As a cellist, Mr. Walker remains very active as a traditional and Suzuki cello teacher, solo performer, and orchestral cellist. He has appeared as soloist with the Marrowstone Music Festival Orchestra, the Belleville Philharmonic Orchestra, and most recently with the Oregon East Symphony performing Luigi Boccherini (arr. Grutzmacher) - Cello Concerto No. 9 in B flat. He has also held principal cello positions with the St. Louis Symphony Youth Orchestra, Southern Illinois University Edwardsville Orchestra, Marrowstone Music Festival Orchestra, Central Washington University Symphony, Wenatchee Valley Symphony, and the Pierre Monteux School Symphony Orchestra. As a chamber musician, Mr. Walker won numerous competitions with Trio Giocoso and the DeKalb and Byron String Quartets. Currently, he is an on-call cellist to the Oregon East Symphony (Pendelton, Oregon), Walla Walla Symphony (Walla Walla, Washington), Mid-Columbia Symphony (Richland, Washington) and Yakima Symphony (Yakima, Washington).

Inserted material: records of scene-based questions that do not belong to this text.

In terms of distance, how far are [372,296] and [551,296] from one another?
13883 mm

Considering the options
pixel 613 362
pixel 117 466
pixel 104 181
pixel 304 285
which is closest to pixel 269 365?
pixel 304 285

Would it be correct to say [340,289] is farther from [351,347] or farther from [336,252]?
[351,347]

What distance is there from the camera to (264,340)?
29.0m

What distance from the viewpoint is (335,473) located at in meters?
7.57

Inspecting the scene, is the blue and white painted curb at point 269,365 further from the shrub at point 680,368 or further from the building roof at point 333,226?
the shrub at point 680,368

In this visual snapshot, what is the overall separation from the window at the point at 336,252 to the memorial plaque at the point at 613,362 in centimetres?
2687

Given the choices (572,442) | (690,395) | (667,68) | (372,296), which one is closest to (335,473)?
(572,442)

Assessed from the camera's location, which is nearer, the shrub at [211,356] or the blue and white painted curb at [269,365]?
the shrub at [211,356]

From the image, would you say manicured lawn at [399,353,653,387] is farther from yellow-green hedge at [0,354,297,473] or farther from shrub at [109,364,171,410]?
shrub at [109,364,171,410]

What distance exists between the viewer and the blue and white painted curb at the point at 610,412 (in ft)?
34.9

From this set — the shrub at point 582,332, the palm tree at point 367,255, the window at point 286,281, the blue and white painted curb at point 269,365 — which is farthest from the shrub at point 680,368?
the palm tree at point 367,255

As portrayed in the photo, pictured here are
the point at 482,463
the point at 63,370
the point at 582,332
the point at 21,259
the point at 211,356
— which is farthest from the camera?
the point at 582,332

Mr. Walker earned Bachelor of Music degrees in Music Education and Cello Performance from Southern Illinois University Edwardsville and a Master of Music degree from Central Washington University focusing on Orchestral Conducting and Cello Performance. In the fall of 2019, he began his Doctorate of Music Arts degree in Music Education through Boston University. His primary teachers have been Kangho Lee and John Michel (cello), Dr. Jeffery Meyer, Michael Jinbo, Dr. Nikolas Caoile, Kenneth Woods, and Lawrence Golan (conducting), and Dr. Beth Cantrell, Priscilla Jones, Dr. Andrea Yun, and the late H. Glenda Piek (Suzuki cello).
When not in the classroom, on the podium working with ensembles, or teaching cello lessons, he enjoys hiking and traveling around the Pacific Northwest, enjoying time outside around a BBQ pit and smoker sampling new culinary creations, or shopping for and admiring argyle socks.